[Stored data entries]

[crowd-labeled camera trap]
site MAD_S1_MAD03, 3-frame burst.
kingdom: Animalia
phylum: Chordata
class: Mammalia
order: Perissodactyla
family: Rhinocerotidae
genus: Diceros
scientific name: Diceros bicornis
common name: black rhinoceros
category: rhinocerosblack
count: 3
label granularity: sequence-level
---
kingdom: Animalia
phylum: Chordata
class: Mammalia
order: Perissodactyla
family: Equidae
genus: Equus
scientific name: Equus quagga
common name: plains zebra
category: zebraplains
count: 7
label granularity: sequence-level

**Task statement:** The data above must be reproduced in full, exactly as given.

**Reply to the task:**
[crowd-labeled camera trap]
site MAD_S1_MAD03, 3-frame burst.
kingdom: Animalia
phylum: Chordata
class: Mammalia
order: Perissodactyla
family: Rhinocerotidae
genus: Diceros
scientific name: Diceros bicornis
common name: black rhinoceros
category: rhinocerosblack
count: 3
label granularity: sequence-level
---
kingdom: Animalia
phylum: Chordata
class: Mammalia
order: Perissodactyla
family: Equidae
genus: Equus
scientific name: Equus quagga
common name: plains zebra
category: zebraplains
count: 7
label granularity: sequence-level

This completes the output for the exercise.